To be quite honest, the service is not much different from any other type of food delivery services. Originating from the United States, Uber Eats is accessible online, whether that be from the website or the app. It made its way over to Japan (specifically Tokyo) in 2016. The more urban your current location is, the more restaurants around you will be available options for ordering. For anybody who gets anxious about when their order is coming, fortunately with Uber Eats, once you order, you’ll be able to track your order and see where you Uber Eats deliveryman is at on a map!
What are the prices?
Depending on how far the restaurant is from your designated location, you will be charged a delivery fee ranging from ￥50 to ￥550. Additionally, there is a 10% service fee. Starting from October 2019, if you order a purchase of under ￥700, you will be automatically charged an extra fee of ￥150. Many people have different opinions about the prices of this service. Some may find it appalling, while others may argue that time is indeed money. For people who work from home, this service may be a savior, no matter how expensive it ends up becoming.

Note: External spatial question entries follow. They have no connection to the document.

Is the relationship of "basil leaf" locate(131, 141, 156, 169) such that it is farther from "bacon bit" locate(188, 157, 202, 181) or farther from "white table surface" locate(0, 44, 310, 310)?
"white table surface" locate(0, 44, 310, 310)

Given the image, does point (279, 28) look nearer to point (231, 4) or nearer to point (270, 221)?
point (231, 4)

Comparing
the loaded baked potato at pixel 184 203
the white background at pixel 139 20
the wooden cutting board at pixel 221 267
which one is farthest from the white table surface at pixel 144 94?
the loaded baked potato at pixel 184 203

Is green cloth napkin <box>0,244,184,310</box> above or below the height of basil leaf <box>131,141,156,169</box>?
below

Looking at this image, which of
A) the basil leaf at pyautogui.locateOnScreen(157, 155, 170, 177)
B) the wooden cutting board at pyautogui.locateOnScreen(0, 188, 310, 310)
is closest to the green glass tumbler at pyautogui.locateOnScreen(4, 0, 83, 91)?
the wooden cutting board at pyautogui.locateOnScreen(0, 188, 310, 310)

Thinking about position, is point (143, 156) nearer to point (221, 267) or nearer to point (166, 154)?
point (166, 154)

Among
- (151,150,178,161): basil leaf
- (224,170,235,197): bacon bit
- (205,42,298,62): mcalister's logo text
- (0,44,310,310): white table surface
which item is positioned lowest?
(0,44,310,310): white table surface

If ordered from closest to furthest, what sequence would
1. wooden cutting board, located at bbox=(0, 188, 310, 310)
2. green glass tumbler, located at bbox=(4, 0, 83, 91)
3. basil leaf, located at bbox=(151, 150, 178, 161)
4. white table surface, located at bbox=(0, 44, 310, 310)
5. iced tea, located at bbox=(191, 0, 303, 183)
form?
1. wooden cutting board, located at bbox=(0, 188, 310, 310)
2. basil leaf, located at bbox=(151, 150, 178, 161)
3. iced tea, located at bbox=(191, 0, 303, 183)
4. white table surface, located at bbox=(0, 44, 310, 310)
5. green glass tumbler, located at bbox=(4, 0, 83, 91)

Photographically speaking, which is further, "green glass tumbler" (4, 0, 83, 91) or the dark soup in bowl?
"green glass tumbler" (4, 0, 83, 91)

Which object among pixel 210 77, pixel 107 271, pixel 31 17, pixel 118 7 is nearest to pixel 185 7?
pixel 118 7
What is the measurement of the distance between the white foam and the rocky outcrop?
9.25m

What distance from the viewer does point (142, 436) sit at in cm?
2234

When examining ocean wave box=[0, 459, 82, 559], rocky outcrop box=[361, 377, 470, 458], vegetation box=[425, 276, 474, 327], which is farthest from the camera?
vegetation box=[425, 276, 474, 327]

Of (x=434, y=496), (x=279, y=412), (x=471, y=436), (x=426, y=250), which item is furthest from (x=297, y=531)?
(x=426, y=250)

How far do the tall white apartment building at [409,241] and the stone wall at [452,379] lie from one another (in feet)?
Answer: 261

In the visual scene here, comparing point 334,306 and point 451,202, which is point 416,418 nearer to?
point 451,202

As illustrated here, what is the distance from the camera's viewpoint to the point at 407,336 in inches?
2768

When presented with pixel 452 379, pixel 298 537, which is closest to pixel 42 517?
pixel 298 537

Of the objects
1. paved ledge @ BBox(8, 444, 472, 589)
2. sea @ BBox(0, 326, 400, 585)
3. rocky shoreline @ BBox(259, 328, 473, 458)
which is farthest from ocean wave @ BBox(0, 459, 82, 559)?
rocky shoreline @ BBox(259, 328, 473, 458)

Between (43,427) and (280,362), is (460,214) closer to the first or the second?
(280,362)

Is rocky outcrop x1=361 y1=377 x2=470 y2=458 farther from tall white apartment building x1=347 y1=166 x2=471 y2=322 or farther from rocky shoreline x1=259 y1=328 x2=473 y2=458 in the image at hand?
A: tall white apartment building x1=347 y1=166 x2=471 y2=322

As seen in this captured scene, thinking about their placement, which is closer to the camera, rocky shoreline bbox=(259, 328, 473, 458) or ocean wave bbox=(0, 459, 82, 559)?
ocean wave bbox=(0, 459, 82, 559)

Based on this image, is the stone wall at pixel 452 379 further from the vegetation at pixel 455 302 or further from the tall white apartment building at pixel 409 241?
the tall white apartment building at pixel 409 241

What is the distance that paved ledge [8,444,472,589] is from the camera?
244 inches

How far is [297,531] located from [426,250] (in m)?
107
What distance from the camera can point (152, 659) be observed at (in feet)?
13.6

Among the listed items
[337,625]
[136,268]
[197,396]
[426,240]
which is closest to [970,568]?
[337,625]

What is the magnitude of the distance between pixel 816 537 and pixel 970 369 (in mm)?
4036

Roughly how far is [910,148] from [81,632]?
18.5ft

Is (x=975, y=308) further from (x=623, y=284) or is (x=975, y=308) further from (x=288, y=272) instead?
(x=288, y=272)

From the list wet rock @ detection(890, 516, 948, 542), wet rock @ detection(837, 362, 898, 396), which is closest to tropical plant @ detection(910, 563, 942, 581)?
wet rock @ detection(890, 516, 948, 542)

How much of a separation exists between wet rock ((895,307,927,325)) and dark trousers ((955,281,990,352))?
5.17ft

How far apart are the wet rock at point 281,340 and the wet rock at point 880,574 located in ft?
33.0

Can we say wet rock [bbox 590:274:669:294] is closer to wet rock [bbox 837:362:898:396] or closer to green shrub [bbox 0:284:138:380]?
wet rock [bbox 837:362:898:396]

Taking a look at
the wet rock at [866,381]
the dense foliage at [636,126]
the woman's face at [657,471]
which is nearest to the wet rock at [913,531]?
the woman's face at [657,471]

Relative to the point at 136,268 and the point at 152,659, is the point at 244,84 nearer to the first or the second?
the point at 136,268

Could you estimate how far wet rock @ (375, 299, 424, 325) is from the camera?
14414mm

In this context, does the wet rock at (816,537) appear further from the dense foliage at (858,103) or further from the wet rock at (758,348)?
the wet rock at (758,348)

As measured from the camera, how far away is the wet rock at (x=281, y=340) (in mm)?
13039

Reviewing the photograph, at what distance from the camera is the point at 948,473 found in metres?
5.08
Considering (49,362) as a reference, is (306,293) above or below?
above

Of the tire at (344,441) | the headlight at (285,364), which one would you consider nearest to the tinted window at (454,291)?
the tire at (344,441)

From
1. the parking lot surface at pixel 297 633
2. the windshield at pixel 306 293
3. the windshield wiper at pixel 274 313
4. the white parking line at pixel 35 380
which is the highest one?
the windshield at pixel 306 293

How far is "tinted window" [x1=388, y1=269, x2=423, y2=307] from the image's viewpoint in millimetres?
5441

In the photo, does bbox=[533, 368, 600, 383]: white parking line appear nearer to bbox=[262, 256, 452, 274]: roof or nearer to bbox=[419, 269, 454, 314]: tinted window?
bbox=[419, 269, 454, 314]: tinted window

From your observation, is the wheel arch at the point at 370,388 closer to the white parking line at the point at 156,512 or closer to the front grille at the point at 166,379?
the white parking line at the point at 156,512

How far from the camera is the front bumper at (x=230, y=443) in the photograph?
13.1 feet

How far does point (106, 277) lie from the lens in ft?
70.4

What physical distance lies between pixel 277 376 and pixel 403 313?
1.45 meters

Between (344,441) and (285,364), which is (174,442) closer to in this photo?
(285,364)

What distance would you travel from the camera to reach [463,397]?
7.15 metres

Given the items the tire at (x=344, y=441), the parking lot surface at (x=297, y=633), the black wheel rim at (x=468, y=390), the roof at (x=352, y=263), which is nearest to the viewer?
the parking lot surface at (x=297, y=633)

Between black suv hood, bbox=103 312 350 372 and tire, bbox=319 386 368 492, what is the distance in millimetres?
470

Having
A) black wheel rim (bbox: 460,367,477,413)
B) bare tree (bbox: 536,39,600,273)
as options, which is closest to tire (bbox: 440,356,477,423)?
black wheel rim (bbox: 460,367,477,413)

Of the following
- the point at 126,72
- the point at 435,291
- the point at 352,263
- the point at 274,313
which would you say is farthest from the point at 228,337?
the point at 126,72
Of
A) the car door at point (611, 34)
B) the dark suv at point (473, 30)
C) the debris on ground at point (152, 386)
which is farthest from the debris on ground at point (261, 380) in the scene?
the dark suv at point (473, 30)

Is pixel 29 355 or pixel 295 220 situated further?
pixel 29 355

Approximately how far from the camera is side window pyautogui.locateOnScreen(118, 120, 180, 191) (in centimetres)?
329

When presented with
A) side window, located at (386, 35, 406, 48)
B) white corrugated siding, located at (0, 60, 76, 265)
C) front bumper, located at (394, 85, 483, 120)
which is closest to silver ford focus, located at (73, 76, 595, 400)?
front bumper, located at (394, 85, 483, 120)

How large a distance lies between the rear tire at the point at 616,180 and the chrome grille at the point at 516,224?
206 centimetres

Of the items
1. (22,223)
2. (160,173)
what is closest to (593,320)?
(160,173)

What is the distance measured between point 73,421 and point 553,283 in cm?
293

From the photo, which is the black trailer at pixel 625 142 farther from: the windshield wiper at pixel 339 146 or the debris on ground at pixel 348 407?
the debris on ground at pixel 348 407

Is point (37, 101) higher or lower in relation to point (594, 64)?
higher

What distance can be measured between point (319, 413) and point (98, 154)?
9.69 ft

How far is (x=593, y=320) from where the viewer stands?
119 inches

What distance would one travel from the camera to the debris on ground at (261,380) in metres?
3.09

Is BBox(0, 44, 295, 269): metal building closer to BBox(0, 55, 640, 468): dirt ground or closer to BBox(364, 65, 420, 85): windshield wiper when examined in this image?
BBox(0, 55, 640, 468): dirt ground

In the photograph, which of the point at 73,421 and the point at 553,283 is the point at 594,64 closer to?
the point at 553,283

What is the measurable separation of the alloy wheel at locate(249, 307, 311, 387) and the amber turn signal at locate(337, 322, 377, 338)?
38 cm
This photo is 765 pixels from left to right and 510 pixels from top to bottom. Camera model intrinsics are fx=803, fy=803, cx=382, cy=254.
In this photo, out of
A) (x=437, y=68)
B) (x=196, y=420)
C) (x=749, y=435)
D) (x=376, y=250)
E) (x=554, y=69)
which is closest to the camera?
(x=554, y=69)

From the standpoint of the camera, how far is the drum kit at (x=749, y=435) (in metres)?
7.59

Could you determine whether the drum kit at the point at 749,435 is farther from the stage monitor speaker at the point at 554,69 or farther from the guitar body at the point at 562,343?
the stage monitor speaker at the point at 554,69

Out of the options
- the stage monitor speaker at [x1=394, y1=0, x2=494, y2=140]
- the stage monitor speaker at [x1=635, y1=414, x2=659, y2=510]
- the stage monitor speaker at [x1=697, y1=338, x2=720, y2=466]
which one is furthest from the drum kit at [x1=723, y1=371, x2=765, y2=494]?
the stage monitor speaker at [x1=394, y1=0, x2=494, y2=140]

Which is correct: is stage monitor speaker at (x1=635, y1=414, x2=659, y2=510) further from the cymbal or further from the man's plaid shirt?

How did this become popular?
No one can pinpoint a specific cause for why this service suddenly boomed in Japan. The main reason most likely had to with the accumulation of Japanese YouTubers and influencers showed how they rely on Uber Eats, with video titles such as “Uber Eats 頼んでみた (I tried out Uber Eats)”, or “Uber Eats 大食い (Binge-eat Uber Eats)”. Other reasons may include how Uber Eats allows people to order from restaurants and fast food chains that they could not prior to this service. The service as grown so popular to the point where they have advertisements of the famous Japanese tennis player, Kei Nishikori, and comedian Kunihiro Kawashima (otherwise known as くっきー, Kukki) promoting Uber Eats.
Criticism and Troubles Occurring
Just with any popular product or service, comes along with a good handful of criticism and problems. Though at first the service sounds great due to their relatively decent prices and its convenience from our point of view, we tend to overlook how the service is for the deliverymen of Uber Eats. Workers are arguing that they are not paid enough for what they do, while Uber Eats is struggling with creating the perfect price for both consumers and workers. Other problems include relationships between Uber Eats, the deliverer, and the customer. In an instance, in Osaka, a customer had an unpleasant experience with a delivery and contacted customer support. But Uber Eats firmly responded that this did not have the power to do anything as for this was the deliverer’s business (the deliverers are self-employed). Critics also point out that Uber Eats allows for many “Ghost restaurants” (restaurants without an actual place for customers to dine and only consists of a kitchen for take-out) to take over the food industry. Nothing is wrong with the fact of how ghost restaurants exist, but the trustworthiness does come into question. You don’t know the cleanliness of the kitchen, who in the world is making it, and what exactly they are doing with the foods.
Should you use it or not?
Personally, I find the prices a bit expensive for what you can get. But, in moments of emergencies or desperation for food, I think it’s a great service to use. Despite its backlash, countless of people do rely on Uber Eats. I suppose it’s really up to you, and what you find value in—money or convenience.